Derrière le soupir sarcastique du titre "Ugh" se cache une explosion sonore où frustration, humour, tristesse et tendresse fusionnent dans un kaléidoscope pop hors normes. Le trio américain Harry the Nightgown, formé par Sami Perez, Spencer Hartling (alias Dutchkiss) et Luke Macdonald, revient avec un deuxième album aussi dense que vulnérable, une œuvre d’avant-pop DIY où chaque morceau semble passer par un prisme légèrement brisé, à la fois familier et résolument mutant.
Né de sessions enregistrées dans le studio expérimental Wiggle World de Spencer Hartling à Los Angeles, Ugh est un disque construit à la main, avec une attention obsessionnelle aux textures, aux distorsions de voix, aux collages électroniques et aux ruptures rythmiques. Mais derrière le travail de l’artisan, il y a l’impulsion de l’intime : ce disque parle d’échec amoureux, d’angoisse existentielle et d’un certain rejet du monde tel qu’il est, le tout avec une tendresse désarmante.
Dès bellboy, morceau d’ouverture qu’on vient d’écouter, on est plongé dans une bulle étrange : harmonies tordues, beat lo-fi compressé, voix traitée jusqu’à frôler l’irréel, mais une émotion qui perce malgré le filtre. Le groupe puise dans l’hyperpop, le R&B alternatif, les expérimentations de The Books ou d’Animal Collective période Feels, avec une audace désinvolte qui n’est jamais gratuite.

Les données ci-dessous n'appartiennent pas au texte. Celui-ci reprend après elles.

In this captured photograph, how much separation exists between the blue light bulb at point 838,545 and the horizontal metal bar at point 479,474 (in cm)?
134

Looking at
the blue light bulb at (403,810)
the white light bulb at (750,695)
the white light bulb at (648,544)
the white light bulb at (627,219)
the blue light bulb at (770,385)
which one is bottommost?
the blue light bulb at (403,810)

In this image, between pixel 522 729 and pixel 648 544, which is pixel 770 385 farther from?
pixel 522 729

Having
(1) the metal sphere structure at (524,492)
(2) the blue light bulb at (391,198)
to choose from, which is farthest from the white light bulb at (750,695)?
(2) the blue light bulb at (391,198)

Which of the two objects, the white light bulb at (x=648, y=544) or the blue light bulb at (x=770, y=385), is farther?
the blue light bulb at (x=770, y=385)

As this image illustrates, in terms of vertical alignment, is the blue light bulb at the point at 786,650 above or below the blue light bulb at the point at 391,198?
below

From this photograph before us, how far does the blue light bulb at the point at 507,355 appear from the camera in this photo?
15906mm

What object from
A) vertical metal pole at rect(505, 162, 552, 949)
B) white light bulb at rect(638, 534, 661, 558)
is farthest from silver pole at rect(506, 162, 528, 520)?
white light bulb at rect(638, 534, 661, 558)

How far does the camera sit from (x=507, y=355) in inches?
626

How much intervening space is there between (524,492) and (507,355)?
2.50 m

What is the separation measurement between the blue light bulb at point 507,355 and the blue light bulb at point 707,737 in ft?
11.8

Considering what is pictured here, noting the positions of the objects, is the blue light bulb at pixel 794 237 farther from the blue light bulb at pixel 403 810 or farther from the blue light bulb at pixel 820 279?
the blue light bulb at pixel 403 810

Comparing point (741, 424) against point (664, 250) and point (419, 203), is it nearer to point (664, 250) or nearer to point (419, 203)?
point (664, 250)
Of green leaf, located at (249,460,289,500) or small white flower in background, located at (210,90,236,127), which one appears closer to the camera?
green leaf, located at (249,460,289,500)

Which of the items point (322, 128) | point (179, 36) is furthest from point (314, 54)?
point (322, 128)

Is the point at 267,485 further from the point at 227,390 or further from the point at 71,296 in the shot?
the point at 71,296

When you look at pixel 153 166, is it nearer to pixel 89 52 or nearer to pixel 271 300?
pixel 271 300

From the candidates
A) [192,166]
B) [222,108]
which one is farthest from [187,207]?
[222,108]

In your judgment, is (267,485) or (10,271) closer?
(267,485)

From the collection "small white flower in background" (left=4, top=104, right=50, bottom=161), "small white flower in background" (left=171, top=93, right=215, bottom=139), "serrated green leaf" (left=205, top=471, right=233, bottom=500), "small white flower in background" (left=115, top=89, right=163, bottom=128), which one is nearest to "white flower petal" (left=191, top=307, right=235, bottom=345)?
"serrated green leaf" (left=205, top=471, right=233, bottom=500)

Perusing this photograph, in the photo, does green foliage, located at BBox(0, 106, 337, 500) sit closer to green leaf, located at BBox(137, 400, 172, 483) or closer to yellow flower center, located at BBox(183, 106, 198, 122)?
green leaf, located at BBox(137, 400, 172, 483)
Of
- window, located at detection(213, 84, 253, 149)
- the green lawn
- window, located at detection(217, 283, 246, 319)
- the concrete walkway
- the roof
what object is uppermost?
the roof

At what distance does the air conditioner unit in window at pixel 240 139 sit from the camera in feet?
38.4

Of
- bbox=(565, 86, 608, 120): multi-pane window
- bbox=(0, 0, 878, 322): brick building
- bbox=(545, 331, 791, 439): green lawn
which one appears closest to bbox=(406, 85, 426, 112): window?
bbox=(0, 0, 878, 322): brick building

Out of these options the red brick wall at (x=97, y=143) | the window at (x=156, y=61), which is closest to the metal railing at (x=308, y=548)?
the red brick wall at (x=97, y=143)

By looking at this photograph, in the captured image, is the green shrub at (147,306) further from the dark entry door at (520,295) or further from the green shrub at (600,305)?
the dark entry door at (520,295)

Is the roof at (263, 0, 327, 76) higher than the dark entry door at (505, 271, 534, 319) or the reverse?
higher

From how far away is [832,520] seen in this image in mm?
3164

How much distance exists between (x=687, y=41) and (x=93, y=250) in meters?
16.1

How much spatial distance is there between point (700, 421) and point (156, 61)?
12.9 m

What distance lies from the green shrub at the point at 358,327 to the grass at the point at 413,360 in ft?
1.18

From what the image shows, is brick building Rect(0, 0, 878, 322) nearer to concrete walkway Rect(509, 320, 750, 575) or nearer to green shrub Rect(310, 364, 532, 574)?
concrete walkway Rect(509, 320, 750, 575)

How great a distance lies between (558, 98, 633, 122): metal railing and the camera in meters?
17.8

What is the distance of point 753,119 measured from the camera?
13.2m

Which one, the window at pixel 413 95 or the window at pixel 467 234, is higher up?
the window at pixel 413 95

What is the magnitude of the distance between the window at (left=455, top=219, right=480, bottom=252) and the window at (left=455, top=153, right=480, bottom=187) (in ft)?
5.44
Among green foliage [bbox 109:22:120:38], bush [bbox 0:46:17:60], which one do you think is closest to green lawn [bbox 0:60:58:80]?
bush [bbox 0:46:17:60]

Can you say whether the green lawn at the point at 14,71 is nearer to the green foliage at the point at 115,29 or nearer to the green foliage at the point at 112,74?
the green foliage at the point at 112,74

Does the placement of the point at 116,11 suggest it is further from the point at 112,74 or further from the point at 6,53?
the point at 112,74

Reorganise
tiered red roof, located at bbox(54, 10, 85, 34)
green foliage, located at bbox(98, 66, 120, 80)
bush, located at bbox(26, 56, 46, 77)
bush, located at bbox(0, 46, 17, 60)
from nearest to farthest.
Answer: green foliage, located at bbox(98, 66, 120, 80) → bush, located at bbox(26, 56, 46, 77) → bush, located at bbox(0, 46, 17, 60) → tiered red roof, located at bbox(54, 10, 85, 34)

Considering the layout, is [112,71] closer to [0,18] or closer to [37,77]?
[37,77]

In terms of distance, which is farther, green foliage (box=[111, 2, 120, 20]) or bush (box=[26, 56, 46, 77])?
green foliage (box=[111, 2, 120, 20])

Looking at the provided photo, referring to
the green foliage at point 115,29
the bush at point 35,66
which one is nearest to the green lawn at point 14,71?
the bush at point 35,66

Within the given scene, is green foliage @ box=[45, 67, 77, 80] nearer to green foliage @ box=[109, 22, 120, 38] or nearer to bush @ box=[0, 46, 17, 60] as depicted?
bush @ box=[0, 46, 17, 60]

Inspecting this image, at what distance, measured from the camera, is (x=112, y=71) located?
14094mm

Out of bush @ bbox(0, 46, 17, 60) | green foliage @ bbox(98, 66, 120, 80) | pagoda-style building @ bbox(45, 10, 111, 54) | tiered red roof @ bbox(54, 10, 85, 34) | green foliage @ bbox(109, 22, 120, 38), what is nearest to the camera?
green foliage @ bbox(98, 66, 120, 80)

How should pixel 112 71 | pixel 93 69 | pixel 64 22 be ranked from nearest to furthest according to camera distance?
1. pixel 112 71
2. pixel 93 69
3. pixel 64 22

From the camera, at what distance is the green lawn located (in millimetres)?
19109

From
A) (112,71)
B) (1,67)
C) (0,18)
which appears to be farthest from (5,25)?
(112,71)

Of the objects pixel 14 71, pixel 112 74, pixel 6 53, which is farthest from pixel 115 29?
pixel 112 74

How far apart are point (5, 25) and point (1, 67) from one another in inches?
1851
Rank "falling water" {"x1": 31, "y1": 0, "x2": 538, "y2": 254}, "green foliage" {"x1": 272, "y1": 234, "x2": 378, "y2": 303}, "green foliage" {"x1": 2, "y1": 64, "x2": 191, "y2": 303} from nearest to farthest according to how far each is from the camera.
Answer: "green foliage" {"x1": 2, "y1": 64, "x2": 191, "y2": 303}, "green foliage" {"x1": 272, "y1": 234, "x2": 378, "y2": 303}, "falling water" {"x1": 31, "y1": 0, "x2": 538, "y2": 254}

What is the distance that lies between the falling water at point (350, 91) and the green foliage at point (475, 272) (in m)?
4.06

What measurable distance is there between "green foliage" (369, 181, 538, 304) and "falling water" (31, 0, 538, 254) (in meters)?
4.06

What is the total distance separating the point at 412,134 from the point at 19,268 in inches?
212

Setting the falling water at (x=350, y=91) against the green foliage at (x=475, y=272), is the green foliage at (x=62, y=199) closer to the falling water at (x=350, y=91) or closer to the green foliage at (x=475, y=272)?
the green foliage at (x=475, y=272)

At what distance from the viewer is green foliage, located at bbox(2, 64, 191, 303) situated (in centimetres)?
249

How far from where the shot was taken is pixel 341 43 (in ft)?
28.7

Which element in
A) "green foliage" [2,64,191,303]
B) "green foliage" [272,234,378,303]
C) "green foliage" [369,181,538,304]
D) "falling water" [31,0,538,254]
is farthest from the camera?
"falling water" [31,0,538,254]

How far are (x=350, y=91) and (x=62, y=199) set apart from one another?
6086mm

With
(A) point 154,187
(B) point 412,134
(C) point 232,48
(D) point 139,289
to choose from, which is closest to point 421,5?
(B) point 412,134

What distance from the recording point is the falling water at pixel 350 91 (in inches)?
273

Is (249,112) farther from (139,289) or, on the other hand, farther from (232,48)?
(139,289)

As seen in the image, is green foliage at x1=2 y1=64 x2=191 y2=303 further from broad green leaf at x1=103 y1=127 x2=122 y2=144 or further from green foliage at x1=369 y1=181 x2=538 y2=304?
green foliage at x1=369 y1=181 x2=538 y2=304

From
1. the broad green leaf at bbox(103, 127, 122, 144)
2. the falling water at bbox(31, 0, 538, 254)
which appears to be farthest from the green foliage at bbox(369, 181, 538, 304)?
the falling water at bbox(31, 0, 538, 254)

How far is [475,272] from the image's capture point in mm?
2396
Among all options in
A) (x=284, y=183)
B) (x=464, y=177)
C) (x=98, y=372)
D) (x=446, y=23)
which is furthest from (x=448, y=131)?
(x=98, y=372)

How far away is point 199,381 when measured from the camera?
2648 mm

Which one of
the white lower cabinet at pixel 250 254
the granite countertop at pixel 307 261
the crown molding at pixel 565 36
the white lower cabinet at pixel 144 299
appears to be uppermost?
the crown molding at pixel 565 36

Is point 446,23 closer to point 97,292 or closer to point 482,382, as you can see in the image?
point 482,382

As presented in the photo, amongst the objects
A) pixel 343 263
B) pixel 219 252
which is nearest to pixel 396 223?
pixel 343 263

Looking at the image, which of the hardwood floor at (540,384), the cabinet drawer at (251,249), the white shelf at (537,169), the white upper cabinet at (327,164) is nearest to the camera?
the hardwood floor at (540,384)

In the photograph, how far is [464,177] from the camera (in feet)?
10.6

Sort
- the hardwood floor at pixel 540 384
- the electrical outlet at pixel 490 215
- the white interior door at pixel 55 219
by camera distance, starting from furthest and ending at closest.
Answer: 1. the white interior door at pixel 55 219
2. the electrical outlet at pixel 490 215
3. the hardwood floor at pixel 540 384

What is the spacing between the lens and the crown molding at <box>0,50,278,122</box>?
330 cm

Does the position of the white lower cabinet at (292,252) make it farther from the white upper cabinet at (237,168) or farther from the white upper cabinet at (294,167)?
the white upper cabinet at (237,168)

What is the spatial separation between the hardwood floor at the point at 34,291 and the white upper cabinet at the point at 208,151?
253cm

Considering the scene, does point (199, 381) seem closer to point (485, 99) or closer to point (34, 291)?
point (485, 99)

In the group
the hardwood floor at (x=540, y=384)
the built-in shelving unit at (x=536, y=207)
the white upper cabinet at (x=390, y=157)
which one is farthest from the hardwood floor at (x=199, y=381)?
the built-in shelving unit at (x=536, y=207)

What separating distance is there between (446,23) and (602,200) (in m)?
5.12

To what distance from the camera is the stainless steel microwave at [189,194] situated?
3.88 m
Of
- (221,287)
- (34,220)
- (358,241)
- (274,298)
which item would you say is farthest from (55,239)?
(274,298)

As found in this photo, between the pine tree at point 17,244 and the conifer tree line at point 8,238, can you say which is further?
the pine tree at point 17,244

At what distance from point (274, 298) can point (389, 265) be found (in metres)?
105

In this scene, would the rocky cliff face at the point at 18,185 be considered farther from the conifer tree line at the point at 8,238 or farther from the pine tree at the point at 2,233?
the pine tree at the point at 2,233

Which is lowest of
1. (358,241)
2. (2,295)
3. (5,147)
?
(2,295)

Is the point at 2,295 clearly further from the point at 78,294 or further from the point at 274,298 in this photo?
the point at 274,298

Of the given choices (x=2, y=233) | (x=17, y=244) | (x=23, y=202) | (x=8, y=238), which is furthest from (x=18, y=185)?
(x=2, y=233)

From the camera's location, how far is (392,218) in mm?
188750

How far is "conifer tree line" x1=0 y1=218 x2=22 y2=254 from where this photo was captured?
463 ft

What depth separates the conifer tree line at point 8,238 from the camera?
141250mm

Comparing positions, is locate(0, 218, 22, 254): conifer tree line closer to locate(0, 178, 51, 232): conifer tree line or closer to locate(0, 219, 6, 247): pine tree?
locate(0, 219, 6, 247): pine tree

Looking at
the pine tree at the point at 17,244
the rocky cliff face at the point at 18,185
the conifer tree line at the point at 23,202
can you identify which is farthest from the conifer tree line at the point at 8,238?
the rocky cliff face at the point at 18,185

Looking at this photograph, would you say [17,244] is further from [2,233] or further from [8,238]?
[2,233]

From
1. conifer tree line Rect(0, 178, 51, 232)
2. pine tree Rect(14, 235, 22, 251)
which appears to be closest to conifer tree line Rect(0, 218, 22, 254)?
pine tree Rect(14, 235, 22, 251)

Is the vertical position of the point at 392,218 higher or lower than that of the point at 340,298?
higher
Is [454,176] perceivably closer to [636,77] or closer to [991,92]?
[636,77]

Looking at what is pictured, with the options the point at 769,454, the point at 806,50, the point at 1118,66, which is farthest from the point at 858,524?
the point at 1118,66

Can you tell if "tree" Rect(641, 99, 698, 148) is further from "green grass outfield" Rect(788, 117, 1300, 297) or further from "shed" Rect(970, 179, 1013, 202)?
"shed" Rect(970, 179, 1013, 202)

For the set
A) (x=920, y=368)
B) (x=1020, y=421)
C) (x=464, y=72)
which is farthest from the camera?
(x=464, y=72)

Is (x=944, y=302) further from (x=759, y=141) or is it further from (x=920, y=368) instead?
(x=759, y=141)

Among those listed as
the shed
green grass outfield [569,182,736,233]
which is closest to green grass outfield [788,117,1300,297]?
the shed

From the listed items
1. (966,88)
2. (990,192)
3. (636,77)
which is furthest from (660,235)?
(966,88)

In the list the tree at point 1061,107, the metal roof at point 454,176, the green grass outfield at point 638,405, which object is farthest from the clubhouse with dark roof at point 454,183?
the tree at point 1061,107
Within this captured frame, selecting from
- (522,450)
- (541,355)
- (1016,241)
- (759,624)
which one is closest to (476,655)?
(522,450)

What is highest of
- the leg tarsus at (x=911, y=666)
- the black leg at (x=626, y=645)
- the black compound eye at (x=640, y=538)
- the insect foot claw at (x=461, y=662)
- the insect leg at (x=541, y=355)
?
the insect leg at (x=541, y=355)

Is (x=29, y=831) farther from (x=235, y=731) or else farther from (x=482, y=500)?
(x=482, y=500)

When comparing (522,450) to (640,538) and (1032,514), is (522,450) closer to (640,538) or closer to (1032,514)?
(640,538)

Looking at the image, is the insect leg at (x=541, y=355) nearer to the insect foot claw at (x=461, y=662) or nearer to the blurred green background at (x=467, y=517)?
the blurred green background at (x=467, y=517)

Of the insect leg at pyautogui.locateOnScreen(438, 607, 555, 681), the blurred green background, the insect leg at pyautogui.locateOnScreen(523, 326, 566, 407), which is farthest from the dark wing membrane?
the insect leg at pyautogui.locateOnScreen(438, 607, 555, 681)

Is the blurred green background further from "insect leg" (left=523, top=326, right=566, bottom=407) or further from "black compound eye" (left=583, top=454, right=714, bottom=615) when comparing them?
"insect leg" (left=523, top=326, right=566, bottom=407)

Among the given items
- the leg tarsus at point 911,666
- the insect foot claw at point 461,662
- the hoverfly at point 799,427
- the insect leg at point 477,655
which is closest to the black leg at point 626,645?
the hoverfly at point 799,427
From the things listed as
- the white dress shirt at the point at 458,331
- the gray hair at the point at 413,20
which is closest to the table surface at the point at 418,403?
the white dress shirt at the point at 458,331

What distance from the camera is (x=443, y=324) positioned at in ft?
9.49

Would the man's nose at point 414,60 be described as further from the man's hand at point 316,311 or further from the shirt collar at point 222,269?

Chaque morceau semble déconstruit puis recollé selon une logique propre : connor ressemble à une berceuse électronique glitchée, miss dragon joue avec le trip-hop en l’emmenant sur un terrain plus abstrait, tandis que falling down that hill évoque une version fragile et ralentie d’un tube de college rock des 90s.
Ce qui rend Ugh si attachant, c’est aussi son refus du cynisme.
Même lorsqu’ils chantent « i suck » ou décrivent des événements cataclysmiques dans extinction events, il y a toujours une chaleur dans les arrangements, une lumière dans le mix. Cette volonté de ne jamais sombrer complètement, de faire de la douleur une matière sonore malléable, fait penser aux productions de Yves Tumor ou aux albums solo de Caroline Polachek, mais passés à la moulinette d’un enregistrement maison.
La dynamique du trio fonctionne parfaitement. Sami Perez, qui officie aussi chez Cherry Glazerr, pose sa voix comme un fil conducteur émotionnel, capable d’être tour à tour enfantine, désabusée ou doucement amoureuse. Spencer Hartling, producteur et architecte sonore du projet, invente des paysages électroniques où rien ne reste figé. Quant à Luke Macdonald, il apporte une énergie plus punk, plus nerveuse, qui électrise certaines compositions (nice place, say what you want).
À mi-chemin entre la sincérité lo-fi de Frankie Cosmos, l'inventivité sonore de SOPHIE et la poésie absurde de Dean Blunt, Ugh est un disque exigeant et accessible, à la fois hypersensible et joyeusement bordélique. Il capte l’air du temps sans jamais s’y conformer. Un disque qui dit « merde » à la perfection, qui fait de ses failles une force, et qui vous hante bien après la dernière note.